## TEXT SHOWN
▽

Eastern Riverina Arts has joined organisations around the country in calling for more government support for an industry spiralling amid the coronavirus pandemic.
Arts workers who are facing financial insecurity in the wake of increasingly restrictive public safety measures, including the successive bans on gatherings, say they need more support from all levels of government.
Eastern Riverina Arts executive director Tim Kurylowicz said the local arts and creative sectors, already struggling after the summer bushfires, had "just been decimated by coronavirus".
"For a lot of practitioners, they've invested years building up the client base ... I think for a lot of people this will push them to the brink," Dr Kurylowicz said.
Eastern Riverina Arts, which works with eight local government areas including Wagga and is the region's peak arts body, has asked councils to consider rolling over unspent funds from cancelled events and cultural activities into their budgets for the next financial year.
"We still think that's essential. And we really hope that councils do. You know, we've sent that to all the councils and many of the councillors and we hope that they will institute it," Dr Kurylowicz said.
"But we also recognise that this is a totally unprecedented situation. And, you know, there are going to be more critical services that need urgent funding as well."
Wagga City Council's community director Janice Summerhayes acknowledged COVID-19 was having a substantial impact on local arts and creative industries and encouraged the postponing and rescheduling of events to later, more feasible dates.
Ms Summerhayes said the council was supporting community members to apply for its annual grants program, applications for which close on May 4.
"Council is continuing to engage with Eastern Riverina Arts and the arts community as we manage this crisis together. Council is reviewing its budgets and capability as we respond to this crisis and what will be required for the future," she said.
"Also, council staff are progressing with the draft cultural plan that will progress to council after the public exhibition period. This plan is a blue print for the future to support the long term viability of the arts and creative industries locally and regionally."
Many arts bodies and practitioners are requesting emergency relief funding from the government to help sustain what Dr Kurylowicz called an "ecosystem of creative workers".
Media Entertainment and Arts Alliance communications director Mark Phillips supported the call for arts-specific funding, particularly for the live performance industry.
"There's been assistance given to the airline industry ... our argument would be that the arts and entertainment industry, because of the nature of it ... has all ground to a halt," Mr Phillips said.
For every cancelled event there is a web of people left without work, from creative producers through sound technicians to caterers, as well as the artists themselves, many of whom are freelancers or contractors living gig to gig.
"At the very start of the public health measures to combat coronavirus, virtually the very first people affected were the arts industry and it'll probably be the last section of the community that comes back to work," Mr Phillips said.
"While we welcome yesterday's subsidy announcement which will help to keep some people on the payroll, the industry requires a lot more support than that if it's going to get off the ground."
The industry also employs thousands of casuals to sell tickets and popcorn at cinemas or usher people to their seats in concert venues.
"[They] change jobs quite regularly, because it's low paying work. With the qualification of 12 months before you can actually qualify as a casual [to access the federal government's new JobKeeper payments] that's going to squeeze all of them," Mr Phillips said.
Dr Kurylowicz said the the arts would be critical to the Wagga community's coronavirus recovery.
"The silver lining is that a lot of local creative people are using this time already to create really exciting new work online, collaborating and also sort of scheming for really cool things to do afterwards," he said.

△

## EXTRACTED RECORDS
▽

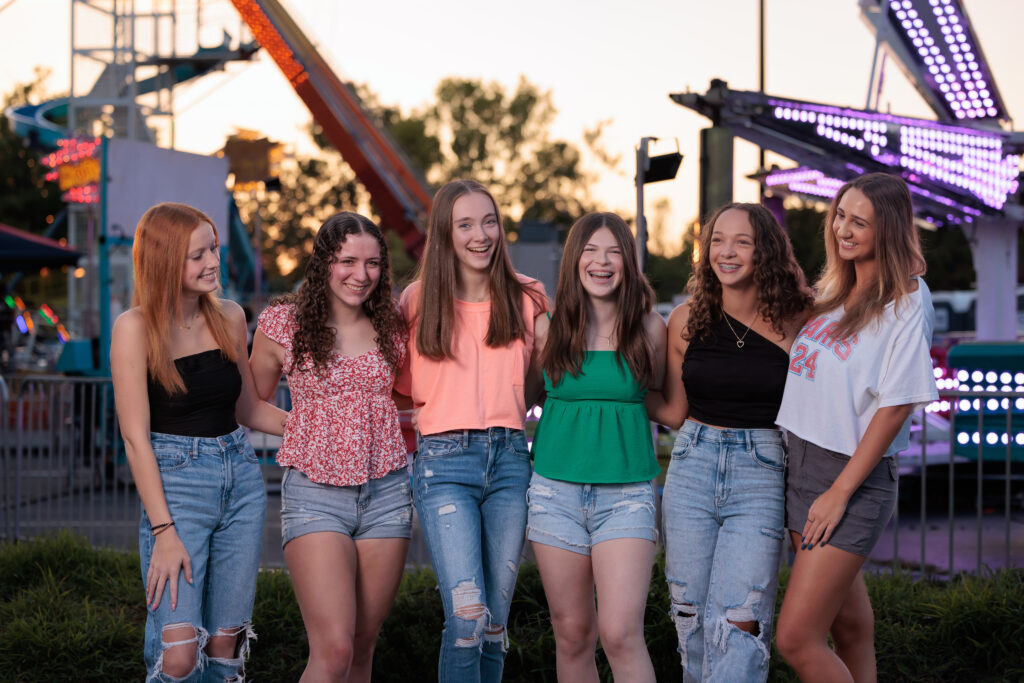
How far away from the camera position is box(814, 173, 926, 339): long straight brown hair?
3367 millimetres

△
▽

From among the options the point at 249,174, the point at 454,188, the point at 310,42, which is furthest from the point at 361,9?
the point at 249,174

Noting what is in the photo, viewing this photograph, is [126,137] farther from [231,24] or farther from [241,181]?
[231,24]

△

## EXERCISE GOAL
Reproduce the passage of the article on arts funding that begins with the words containing "Media Entertainment and" and ends with "live performance industry.".

## TASK RESPONSE
Media Entertainment and Arts Alliance communications director Mark Phillips supported the call for arts-specific funding, particularly for the live performance industry.